## WHAT THE TASK ASKS
Put the lines of all the entries below into a single numbered list, leaving out blank lines and the pictures.
* Start THE INPUT *
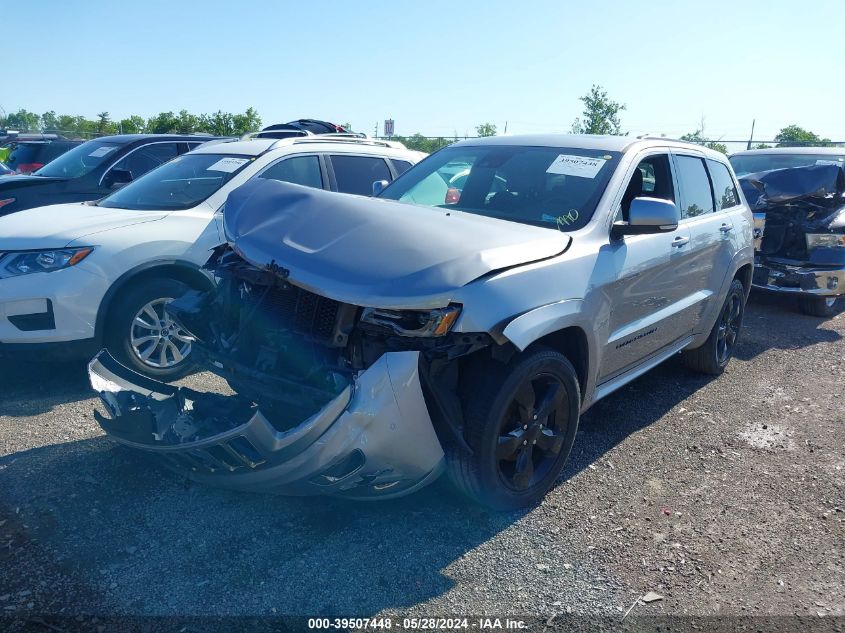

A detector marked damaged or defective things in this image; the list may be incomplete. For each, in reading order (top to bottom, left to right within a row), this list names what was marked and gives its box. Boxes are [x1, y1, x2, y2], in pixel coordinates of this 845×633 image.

damaged headlight [0, 247, 95, 276]
crushed hood [0, 204, 169, 251]
crumpled bumper [89, 348, 446, 496]
severe front end damage [89, 247, 492, 498]
crushed hood [221, 179, 572, 308]
damaged headlight [358, 304, 462, 336]
wrecked vehicle [90, 135, 752, 508]
wrecked vehicle [736, 163, 840, 316]
severe front end damage [740, 167, 844, 298]
crumpled bumper [752, 256, 844, 296]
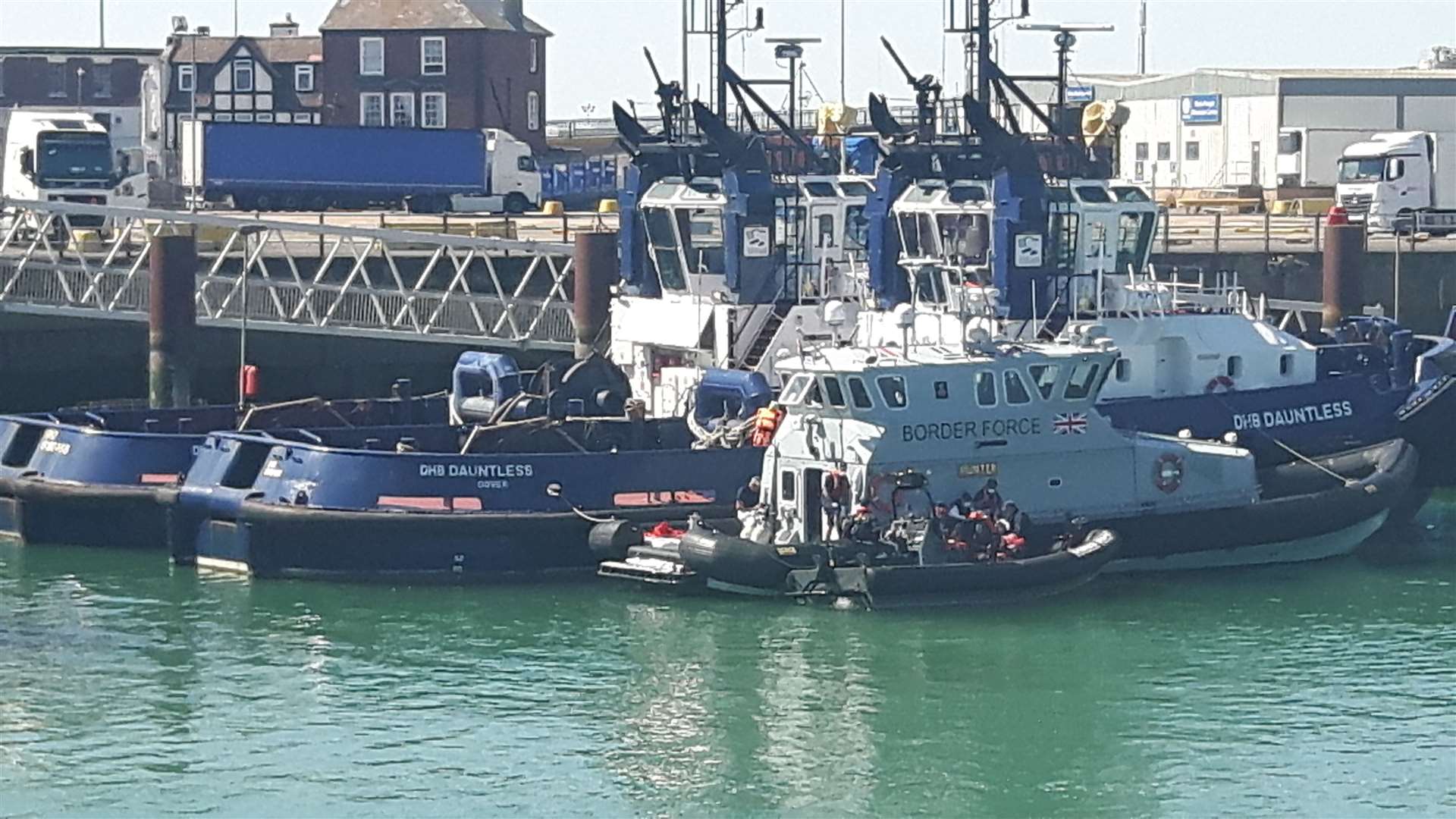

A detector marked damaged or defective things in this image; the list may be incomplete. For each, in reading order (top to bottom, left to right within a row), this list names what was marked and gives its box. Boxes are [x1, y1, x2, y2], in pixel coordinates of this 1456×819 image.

rusty post [148, 231, 199, 405]
rusty post [570, 230, 617, 356]
rusty post [1322, 223, 1363, 328]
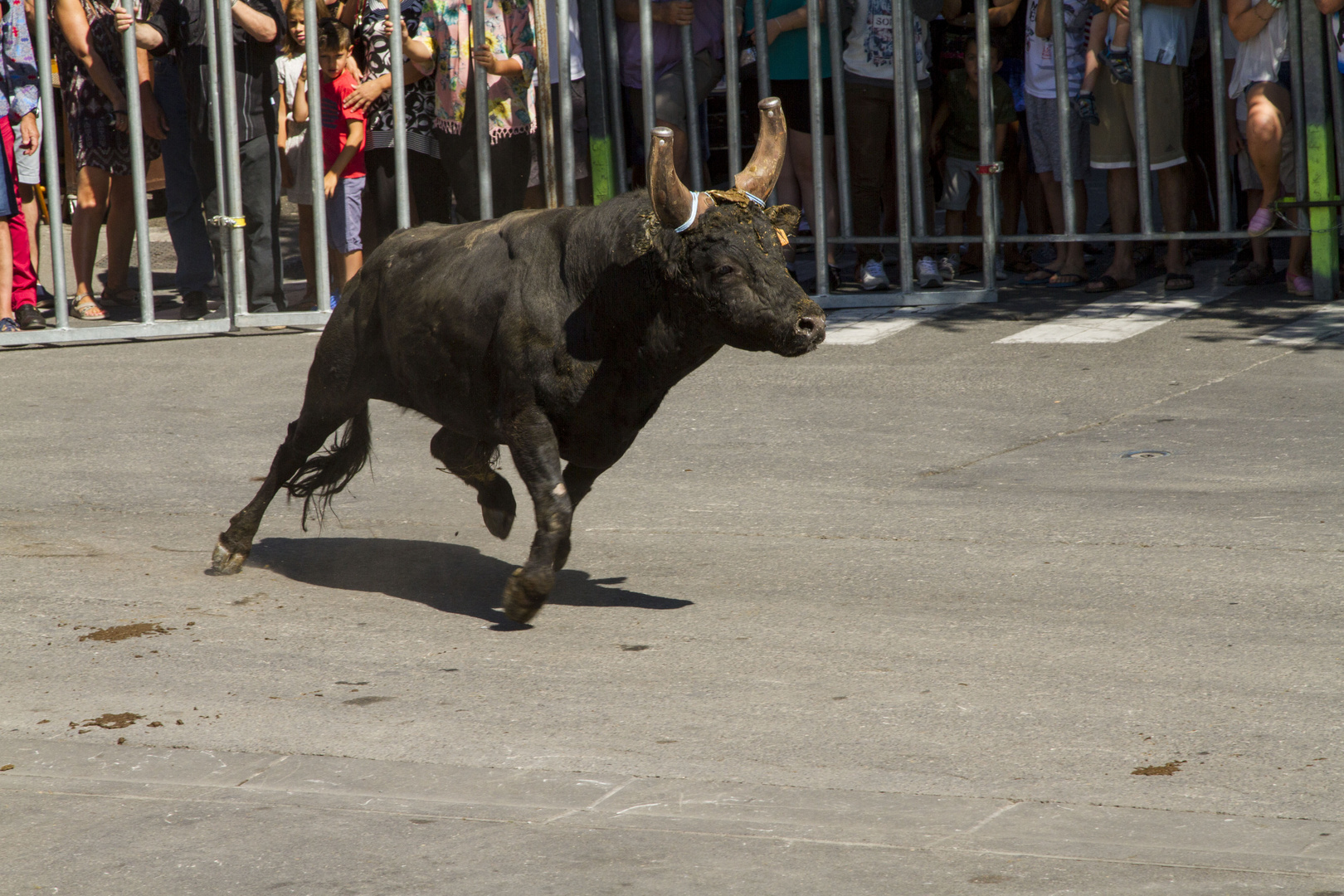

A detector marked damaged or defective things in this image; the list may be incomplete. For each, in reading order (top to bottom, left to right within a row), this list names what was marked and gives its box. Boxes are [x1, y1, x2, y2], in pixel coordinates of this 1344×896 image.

pavement crack [913, 348, 1290, 480]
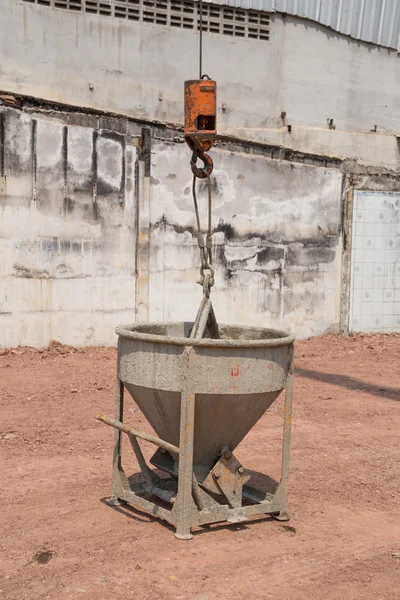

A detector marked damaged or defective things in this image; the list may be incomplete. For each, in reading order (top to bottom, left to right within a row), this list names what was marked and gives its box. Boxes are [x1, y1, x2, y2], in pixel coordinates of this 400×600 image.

rusty hook [191, 149, 214, 178]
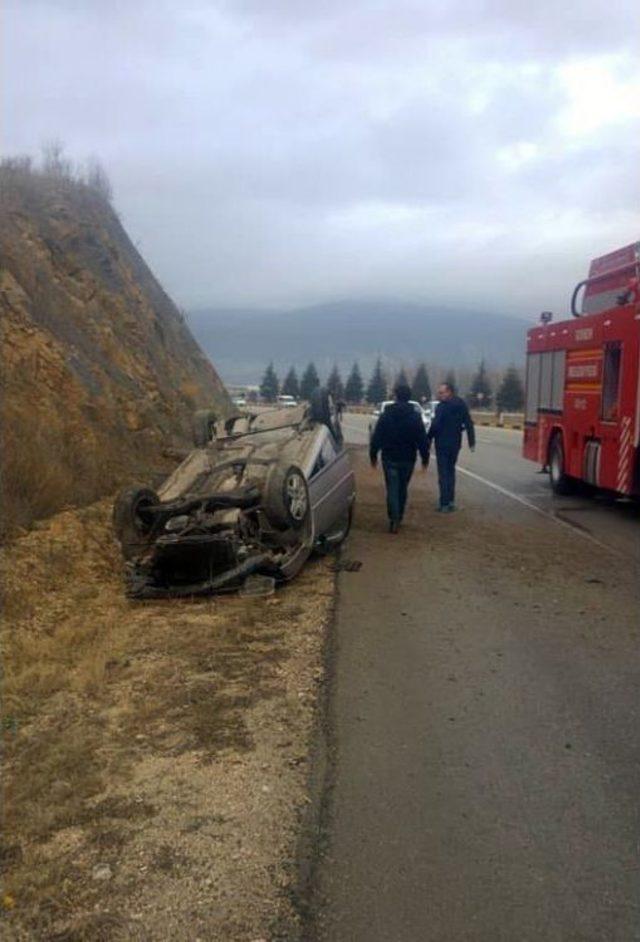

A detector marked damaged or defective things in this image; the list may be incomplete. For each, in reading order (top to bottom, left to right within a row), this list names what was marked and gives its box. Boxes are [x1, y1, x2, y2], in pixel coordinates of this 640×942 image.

overturned car [114, 390, 356, 596]
damaged vehicle roof [114, 390, 356, 596]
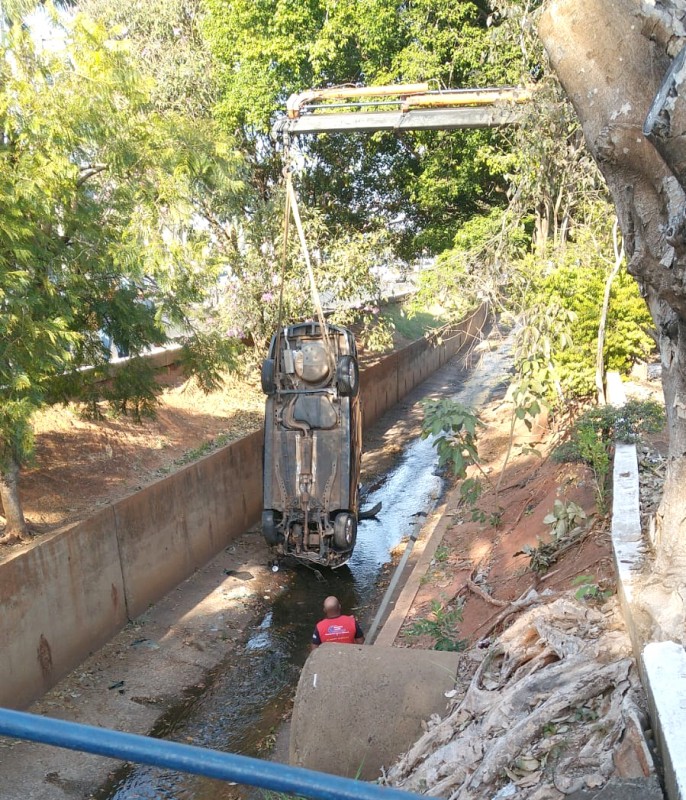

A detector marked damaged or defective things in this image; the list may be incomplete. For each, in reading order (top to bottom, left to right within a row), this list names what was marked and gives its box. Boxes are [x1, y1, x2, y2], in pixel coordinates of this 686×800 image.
* End THE INPUT *
## PROBLEM SOLUTION
1. A detector marked damaged or defective things in this image; the list may be incomplete. For each, in reading order (top to bottom, left to right within a row), this list names what was marked and gives its box. Boxes are [x1, y1, x2, y2], in pixel coordinates of this 845×633 image.
2. damaged headlight [0, 247, 95, 276]
3. crushed hood [0, 204, 169, 251]
4. crumpled bumper [89, 348, 446, 496]
5. severe front end damage [89, 247, 492, 498]
6. crushed hood [221, 179, 572, 308]
7. damaged headlight [358, 304, 462, 336]
8. wrecked vehicle [90, 135, 752, 508]
9. wrecked vehicle [736, 163, 840, 316]
10. severe front end damage [740, 167, 844, 298]
11. crumpled bumper [752, 256, 844, 296]
12. A detector marked damaged or defective things in this image; the list may be incomplete. For each, in reading order (top to bottom, left to right within a row), this list names what was marked and gives its box. Boxes are [x1, y1, x2, y2], in pixel coordinates of this 1456×819 image.
13. rusty post [148, 231, 199, 405]
14. rusty post [570, 230, 617, 356]
15. rusty post [1322, 223, 1363, 328]
16. A detector marked damaged or defective things in this image; the list may be incomplete. For each, in reading order (top to bottom, left to right within a row), this list names what was marked and gives its box. Boxes are [x1, y1, x2, y2], in pixel coordinates of this 1344×896 image.
17. pavement crack [913, 348, 1290, 480]
18. A detector marked damaged or defective things in this image; the list may be incomplete. For each, in reading order (top to bottom, left to right within a row), this list names what was marked and gives its box. Boxes are [x1, y1, x2, y2], in pixel coordinates of this 400×600 image.
19. rusty hook [191, 149, 214, 178]
20. A detector marked damaged or defective things in this image; the list may be incomplete. For each, in reading order (top to bottom, left to right within a row), this list names what was marked and gives its box. Boxes are [x1, y1, x2, y2], in pixel coordinates of this 640×942 image.
21. overturned car [114, 390, 356, 596]
22. damaged vehicle roof [114, 390, 356, 596]
23. A detector marked damaged or defective things in this image; the list may be incomplete. For each, in reading order (top to bottom, left to right within a row), this list names what was marked and gives its box. Boxes are [x1, y1, x2, y2], in pixel coordinates of this 686×800 image.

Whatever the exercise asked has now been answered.